··· RECORDS ···

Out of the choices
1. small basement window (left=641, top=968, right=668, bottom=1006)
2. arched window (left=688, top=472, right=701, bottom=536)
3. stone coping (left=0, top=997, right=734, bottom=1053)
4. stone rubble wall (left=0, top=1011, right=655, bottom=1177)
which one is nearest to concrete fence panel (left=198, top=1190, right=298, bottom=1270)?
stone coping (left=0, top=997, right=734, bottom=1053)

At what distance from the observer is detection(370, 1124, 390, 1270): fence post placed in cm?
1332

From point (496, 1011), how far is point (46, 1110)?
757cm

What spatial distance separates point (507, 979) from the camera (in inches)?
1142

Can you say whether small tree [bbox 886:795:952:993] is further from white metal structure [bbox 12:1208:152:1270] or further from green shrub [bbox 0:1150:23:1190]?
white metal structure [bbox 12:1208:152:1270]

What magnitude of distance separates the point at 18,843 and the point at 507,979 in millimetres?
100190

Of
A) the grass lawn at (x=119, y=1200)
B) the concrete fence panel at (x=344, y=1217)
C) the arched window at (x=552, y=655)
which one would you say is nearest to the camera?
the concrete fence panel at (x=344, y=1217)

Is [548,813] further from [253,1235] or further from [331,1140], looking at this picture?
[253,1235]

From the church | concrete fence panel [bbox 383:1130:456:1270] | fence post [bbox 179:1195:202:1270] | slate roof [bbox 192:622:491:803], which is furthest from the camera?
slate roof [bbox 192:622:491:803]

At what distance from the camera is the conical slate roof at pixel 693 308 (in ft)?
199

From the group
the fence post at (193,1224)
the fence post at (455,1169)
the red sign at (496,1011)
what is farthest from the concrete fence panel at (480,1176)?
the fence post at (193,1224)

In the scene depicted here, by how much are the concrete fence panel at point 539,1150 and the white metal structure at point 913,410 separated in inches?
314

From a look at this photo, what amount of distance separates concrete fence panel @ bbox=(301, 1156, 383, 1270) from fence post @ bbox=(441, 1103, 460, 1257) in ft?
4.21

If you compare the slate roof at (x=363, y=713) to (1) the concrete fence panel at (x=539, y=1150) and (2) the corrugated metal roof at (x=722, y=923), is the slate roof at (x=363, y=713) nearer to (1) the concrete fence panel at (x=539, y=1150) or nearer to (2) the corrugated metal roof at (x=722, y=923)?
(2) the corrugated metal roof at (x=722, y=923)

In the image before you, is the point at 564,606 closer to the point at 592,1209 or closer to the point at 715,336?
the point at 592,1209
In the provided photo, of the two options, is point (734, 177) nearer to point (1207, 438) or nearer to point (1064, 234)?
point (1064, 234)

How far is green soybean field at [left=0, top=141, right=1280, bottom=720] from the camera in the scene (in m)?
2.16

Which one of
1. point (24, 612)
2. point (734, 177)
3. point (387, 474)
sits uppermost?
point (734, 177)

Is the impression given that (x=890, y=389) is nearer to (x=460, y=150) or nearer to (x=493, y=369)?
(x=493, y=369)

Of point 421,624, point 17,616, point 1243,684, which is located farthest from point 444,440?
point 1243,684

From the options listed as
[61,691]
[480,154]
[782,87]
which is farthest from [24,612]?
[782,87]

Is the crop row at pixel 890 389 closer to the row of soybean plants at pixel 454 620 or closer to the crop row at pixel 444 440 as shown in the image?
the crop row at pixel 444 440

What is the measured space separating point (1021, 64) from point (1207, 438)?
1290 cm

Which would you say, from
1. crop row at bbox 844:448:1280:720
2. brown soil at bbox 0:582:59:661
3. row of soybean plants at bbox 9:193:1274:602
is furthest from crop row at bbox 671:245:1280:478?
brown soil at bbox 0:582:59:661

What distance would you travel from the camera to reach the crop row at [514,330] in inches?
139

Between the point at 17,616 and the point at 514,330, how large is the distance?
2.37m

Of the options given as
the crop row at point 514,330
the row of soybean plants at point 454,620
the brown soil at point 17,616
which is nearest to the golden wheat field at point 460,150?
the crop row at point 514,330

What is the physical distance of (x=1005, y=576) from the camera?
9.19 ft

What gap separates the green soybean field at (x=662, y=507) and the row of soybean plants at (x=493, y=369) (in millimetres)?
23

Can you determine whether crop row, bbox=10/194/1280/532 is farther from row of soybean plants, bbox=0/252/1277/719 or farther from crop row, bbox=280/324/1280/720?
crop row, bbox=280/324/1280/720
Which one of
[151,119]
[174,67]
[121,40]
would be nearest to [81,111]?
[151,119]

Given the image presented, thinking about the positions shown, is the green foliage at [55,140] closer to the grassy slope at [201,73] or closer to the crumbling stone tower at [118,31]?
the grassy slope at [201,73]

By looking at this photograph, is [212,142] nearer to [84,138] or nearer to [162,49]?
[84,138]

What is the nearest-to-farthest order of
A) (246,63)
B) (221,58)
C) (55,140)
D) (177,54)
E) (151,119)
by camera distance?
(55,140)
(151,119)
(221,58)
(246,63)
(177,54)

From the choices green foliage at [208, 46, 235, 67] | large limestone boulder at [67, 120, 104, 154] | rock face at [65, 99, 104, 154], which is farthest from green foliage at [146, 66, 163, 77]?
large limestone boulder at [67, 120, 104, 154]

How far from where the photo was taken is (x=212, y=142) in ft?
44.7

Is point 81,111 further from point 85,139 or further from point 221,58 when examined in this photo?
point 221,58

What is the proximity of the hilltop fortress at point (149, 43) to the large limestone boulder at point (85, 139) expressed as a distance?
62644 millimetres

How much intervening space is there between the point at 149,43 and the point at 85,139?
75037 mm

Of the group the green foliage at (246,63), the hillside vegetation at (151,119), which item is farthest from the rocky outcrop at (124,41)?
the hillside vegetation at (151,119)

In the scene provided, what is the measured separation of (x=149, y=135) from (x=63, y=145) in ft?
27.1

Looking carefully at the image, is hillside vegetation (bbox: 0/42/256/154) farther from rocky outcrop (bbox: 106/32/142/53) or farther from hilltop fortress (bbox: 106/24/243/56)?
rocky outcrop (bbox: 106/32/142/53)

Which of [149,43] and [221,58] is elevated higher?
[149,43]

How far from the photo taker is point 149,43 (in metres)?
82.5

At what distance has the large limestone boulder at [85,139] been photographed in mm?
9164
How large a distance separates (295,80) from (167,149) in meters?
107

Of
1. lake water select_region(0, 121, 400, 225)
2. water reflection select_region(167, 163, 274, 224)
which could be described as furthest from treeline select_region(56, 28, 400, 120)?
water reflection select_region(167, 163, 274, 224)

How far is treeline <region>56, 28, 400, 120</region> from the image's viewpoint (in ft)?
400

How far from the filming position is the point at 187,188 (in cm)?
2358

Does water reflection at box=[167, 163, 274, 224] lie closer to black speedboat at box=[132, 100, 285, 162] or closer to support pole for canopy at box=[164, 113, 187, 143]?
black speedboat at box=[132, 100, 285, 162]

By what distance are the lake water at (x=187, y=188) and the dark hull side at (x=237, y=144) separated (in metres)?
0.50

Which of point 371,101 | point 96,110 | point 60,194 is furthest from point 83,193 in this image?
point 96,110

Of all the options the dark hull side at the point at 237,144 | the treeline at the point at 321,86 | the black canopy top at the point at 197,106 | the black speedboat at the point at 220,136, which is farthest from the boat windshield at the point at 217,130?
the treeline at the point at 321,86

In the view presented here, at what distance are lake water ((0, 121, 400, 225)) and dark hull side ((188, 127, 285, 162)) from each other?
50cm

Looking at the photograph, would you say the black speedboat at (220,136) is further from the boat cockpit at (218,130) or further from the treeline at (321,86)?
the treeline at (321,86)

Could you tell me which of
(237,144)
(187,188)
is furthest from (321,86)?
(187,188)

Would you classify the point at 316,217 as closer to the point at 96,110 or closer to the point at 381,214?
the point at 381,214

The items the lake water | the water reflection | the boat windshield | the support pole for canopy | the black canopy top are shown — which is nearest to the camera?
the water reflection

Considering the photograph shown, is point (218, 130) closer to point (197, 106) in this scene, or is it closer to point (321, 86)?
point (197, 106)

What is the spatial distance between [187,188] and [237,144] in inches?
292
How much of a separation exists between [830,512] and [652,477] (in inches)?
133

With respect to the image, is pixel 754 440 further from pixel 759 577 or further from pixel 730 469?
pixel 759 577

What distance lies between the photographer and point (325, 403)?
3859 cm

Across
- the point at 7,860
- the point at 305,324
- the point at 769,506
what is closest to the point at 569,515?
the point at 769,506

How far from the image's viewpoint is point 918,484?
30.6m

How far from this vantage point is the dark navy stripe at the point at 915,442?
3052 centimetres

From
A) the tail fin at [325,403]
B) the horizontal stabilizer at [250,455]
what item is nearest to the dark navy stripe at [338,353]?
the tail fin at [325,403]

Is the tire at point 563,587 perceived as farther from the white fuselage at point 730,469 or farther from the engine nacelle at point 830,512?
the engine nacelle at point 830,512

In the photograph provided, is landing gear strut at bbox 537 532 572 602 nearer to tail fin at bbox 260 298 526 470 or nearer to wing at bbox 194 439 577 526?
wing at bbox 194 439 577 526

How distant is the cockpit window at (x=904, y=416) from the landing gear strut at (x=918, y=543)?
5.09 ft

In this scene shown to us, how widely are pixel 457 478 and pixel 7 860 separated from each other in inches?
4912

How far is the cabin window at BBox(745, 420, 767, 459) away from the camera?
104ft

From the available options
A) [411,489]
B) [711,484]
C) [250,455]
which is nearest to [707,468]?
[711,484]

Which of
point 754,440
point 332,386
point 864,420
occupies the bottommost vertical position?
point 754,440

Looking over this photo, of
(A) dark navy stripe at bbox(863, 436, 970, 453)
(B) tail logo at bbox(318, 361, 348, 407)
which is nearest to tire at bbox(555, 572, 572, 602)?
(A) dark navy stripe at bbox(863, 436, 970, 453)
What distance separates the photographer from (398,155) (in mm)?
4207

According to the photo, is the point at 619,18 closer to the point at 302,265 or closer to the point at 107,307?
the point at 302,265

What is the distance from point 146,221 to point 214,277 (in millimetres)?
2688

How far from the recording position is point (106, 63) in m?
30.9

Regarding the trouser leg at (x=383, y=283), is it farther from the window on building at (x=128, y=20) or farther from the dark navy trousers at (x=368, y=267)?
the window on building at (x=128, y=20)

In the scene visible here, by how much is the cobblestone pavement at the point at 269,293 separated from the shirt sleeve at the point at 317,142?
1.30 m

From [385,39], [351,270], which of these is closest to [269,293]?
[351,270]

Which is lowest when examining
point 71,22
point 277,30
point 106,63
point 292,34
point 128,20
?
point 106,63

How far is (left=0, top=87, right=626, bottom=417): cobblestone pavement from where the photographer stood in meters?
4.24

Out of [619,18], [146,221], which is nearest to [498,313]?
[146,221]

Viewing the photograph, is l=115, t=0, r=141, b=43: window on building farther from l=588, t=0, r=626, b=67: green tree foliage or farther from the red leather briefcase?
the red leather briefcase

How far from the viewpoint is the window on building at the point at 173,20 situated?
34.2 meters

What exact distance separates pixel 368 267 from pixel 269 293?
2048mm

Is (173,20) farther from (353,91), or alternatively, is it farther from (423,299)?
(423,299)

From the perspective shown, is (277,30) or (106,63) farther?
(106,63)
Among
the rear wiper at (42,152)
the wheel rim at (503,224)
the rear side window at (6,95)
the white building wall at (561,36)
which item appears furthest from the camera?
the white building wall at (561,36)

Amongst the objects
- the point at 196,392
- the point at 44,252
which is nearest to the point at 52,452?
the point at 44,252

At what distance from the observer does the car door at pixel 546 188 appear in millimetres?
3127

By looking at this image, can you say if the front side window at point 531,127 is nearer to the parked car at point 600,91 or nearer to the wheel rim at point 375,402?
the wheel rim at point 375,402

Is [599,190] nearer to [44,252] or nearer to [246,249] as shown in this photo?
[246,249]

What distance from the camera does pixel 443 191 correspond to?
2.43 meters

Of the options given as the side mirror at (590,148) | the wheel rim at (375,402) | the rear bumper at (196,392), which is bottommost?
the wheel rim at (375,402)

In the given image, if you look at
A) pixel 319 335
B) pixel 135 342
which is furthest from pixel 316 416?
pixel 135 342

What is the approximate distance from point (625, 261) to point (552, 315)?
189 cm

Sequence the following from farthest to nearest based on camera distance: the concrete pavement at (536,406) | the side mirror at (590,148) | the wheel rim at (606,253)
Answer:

···

The answer consists only of the lines from the one containing "By looking at this image, can" to the end of the records, each written out exactly.

By looking at this image, can you say if the front side window at point 531,127 is nearer to the parked car at point 600,91 or nearer to the wheel rim at point 375,402?
the wheel rim at point 375,402

Is [599,190] nearer to [44,252] or nearer to [246,249] as shown in this photo?
[246,249]

What distance from the camera does pixel 443 191 correspond to?
2.43 meters

Of the options given as the side mirror at (590,148) | the wheel rim at (375,402) | the rear bumper at (196,392), which is bottommost?
the wheel rim at (375,402)

In the given image, if you look at
A) pixel 319 335
B) pixel 135 342
which is furthest from pixel 316 416?
pixel 135 342

What is the approximate distance from point (625, 261) to point (552, 315)?
189 cm

Sequence the following from farthest to nearest based on camera distance: the concrete pavement at (536,406) | the side mirror at (590,148) | the wheel rim at (606,253)
Answer:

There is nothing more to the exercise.